- À gauche : Pere Borrel del Caso, Escapando de la critica, Madrid (1874).
- À droite : gravure sur bois d’un artiste inconnu illustrant le livre L’atmosphère : météorologie populaire (1888) de Camille Flammarion (1842-1925).
Voici deux images fascinantes qui illustrent le rêve de tout homme curieux : celui de sortir du cadre de sa vie.
Hirkbouf, Snaebjörn Galti, Éric le Rouge, Marco Polo, Christophe Colomb, Neil Armstrong : tous ont été rongés par le gène de l’exploration et de la découverte — celui-là même qui pousse le bébé à se retourner, l’enfant à se mettre debout, l’adolescent à risquer sa vie. Nous voulons sentir, toucher, voir, comprendre… au-delà de ce qu’il nous est donné de sentir, de toucher, de voir, de comprendre. C’est irrésistible.
À croire que l’homme est une sorte de limaille de fer que l’Inconnu avec un grand I a le pouvoir de mettre en branle, de redresser, de déplacer et d’attirer à lui. Cet aimant, ce pôle d’attraction universelle que Pierre Teilhard de Chardin appelait « le point Oméga », véritable moteur de l’évolution, toute personne curieuse en expérimente chaque jour l’attrait et y cède autant qu’il peut. Ce qu’on appelle de la curiosité pourrait bien être, en fait, l’expression d’une allégeance naturelle à quelque force qui, depuis le Big Bang, nous surplombe et nous appelle au dépassement.

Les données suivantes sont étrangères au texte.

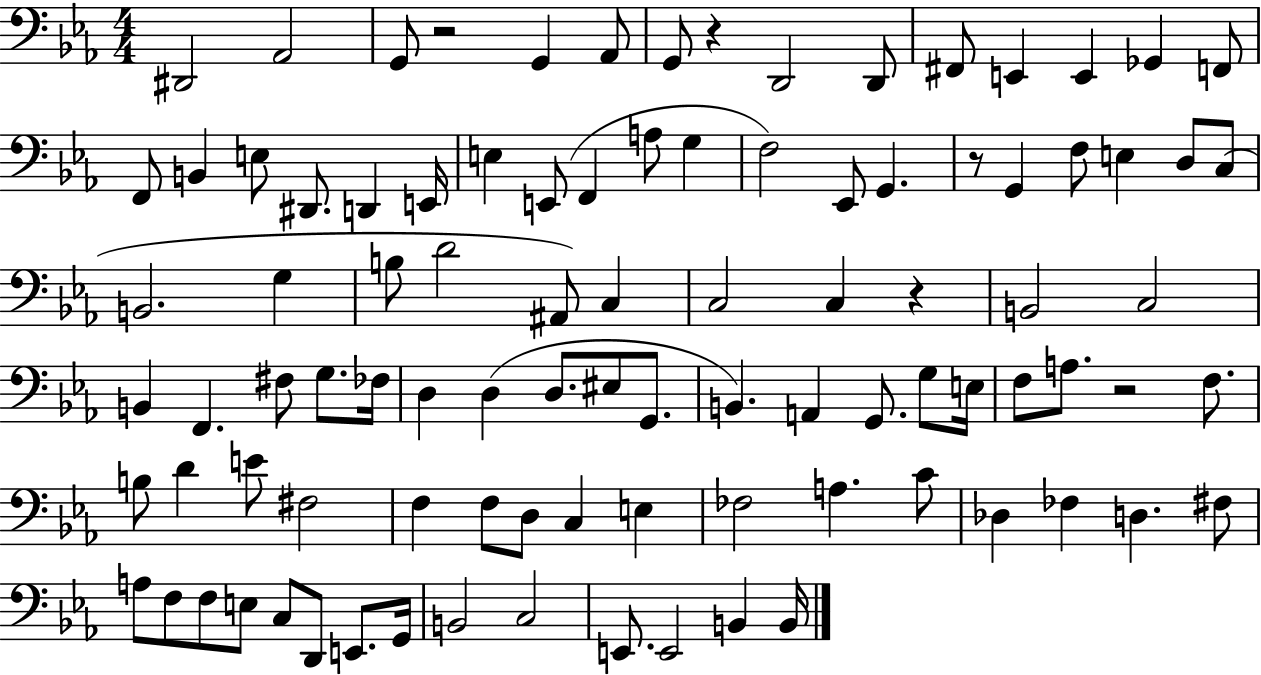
{
  \clef bass
  \numericTimeSignature
  \time 4/4
  \key ees \major
  dis,2 aes,2 | g,8 r2 g,4 aes,8 | g,8 r4 d,2 d,8 | fis,8 e,4 e,4 ges,4 f,8 | \break f,8 b,4 e8 dis,8. d,4 e,16 | e4 e,8( f,4 a8 g4 | f2) ees,8 g,4. | r8 g,4 f8 e4 d8 c8( | \break b,2. g4 | b8 d'2 ais,8) c4 | c2 c4 r4 | b,2 c2 | \break b,4 f,4. fis8 g8. fes16 | d4 d4( d8. eis8 g,8. | b,4.) a,4 g,8. g8 e16 | f8 a8. r2 f8. | \break b8 d'4 e'8 fis2 | f4 f8 d8 c4 e4 | fes2 a4. c'8 | des4 fes4 d4. fis8 | \break a8 f8 f8 e8 c8 d,8 e,8. g,16 | b,2 c2 | e,8. e,2 b,4 b,16 | \bar "|."
}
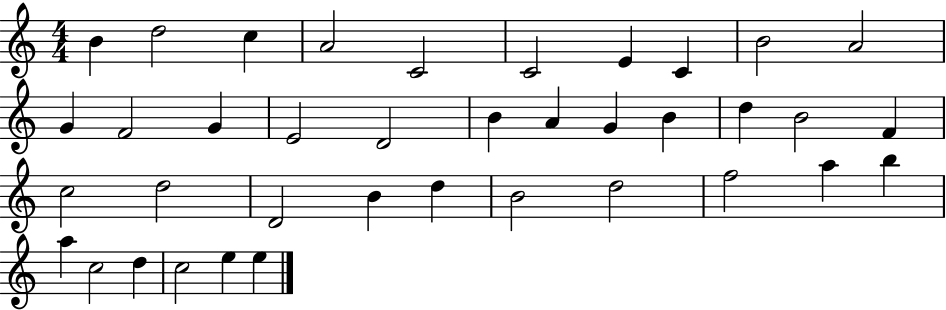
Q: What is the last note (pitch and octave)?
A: E5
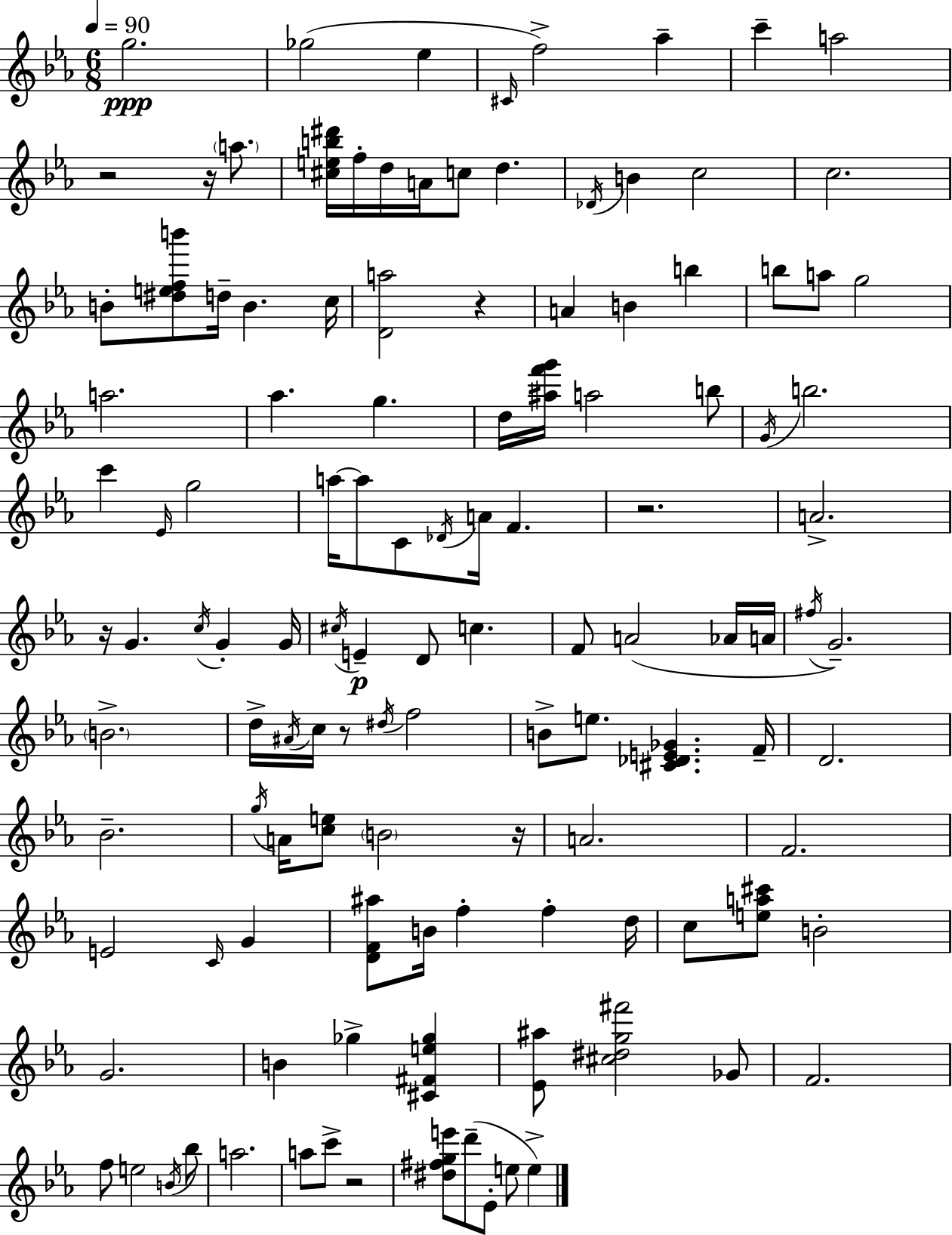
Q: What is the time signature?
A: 6/8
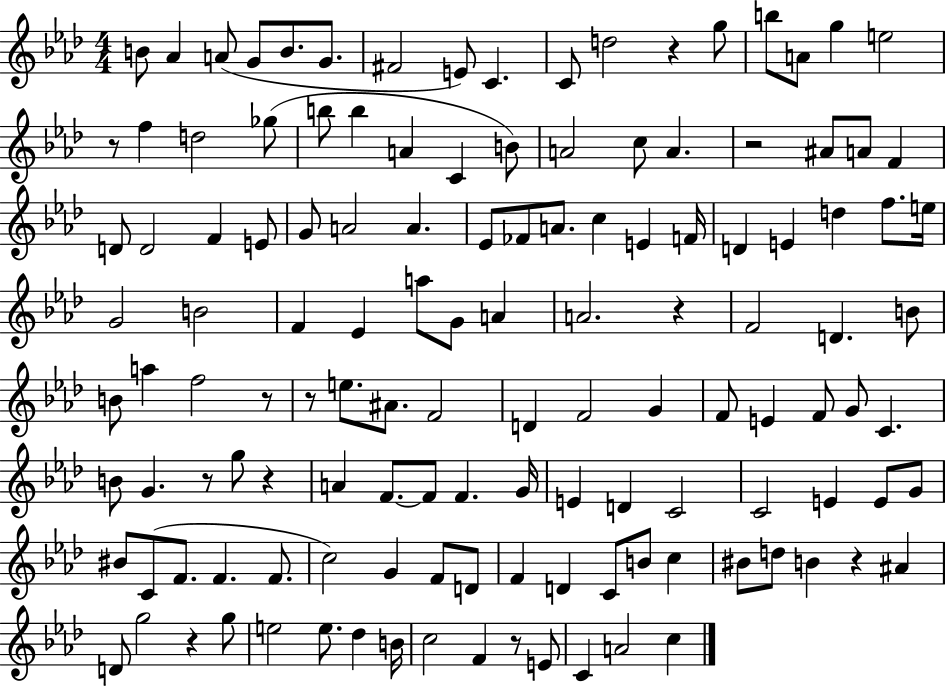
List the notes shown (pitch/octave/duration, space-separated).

B4/e Ab4/q A4/e G4/e B4/e. G4/e. F#4/h E4/e C4/q. C4/e D5/h R/q G5/e B5/e A4/e G5/q E5/h R/e F5/q D5/h Gb5/e B5/e B5/q A4/q C4/q B4/e A4/h C5/e A4/q. R/h A#4/e A4/e F4/q D4/e D4/h F4/q E4/e G4/e A4/h A4/q. Eb4/e FES4/e A4/e. C5/q E4/q F4/s D4/q E4/q D5/q F5/e. E5/s G4/h B4/h F4/q Eb4/q A5/e G4/e A4/q A4/h. R/q F4/h D4/q. B4/e B4/e A5/q F5/h R/e R/e E5/e. A#4/e. F4/h D4/q F4/h G4/q F4/e E4/q F4/e G4/e C4/q. B4/e G4/q. R/e G5/e R/q A4/q F4/e. F4/e F4/q. G4/s E4/q D4/q C4/h C4/h E4/q E4/e G4/e BIS4/e C4/e F4/e. F4/q. F4/e. C5/h G4/q F4/e D4/e F4/q D4/q C4/e B4/e C5/q BIS4/e D5/e B4/q R/q A#4/q D4/e G5/h R/q G5/e E5/h E5/e. Db5/q B4/s C5/h F4/q R/e E4/e C4/q A4/h C5/q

En examinant notre univers, c’est nous-mêmes que nous examinons, et quand nous plongeons en nous-mêmes, c’est encore l’univers qui plonge en lui et s’observe. Nous faisons partie d’un tout. Comment sortir du cadre de notre petite vie d’homme quand on sait que les atomes de notre corps ne sont pas étrangers à ceux de GN-z11, la plus lointaine des galaxies observées?
Nous sommes faits des mêmes pièces de Meccano que l’univers tout entier. Une entité s’amuserait à assembler ces pièces pour en faire des êtres humains, des animaux, des planètes. Une fois réalisée, l’idée perdrait de son intérêt. L’entité démonterait alors ses inventions pour en réaliser d’autres avec les mêmes composantes. Nous serions à la merci d’une patience d’enfant.
Pourtant, quelque chose en nous s’oppose à cette vision des choses. Le sentiment que nous avons de la valeur, et cela, en dépit de notre insignifiante éphémérité. Nous n’acceptons pas l’idée que nous serions comme des moucherons à la surface de la Terre. Nous valons mieux que cela, pensons-nous. La dignité est inscrite dans notre ADN. C’était l’idée de Teilhard de Chardin : l’esprit est présent dans l’atome.
Se pourrait-il que l’infrastructure gigantesque qu’est l’univers ait pour but de produire, à terme, quelque chose d’immatériel qui, oui, pourrait sortir du cadre?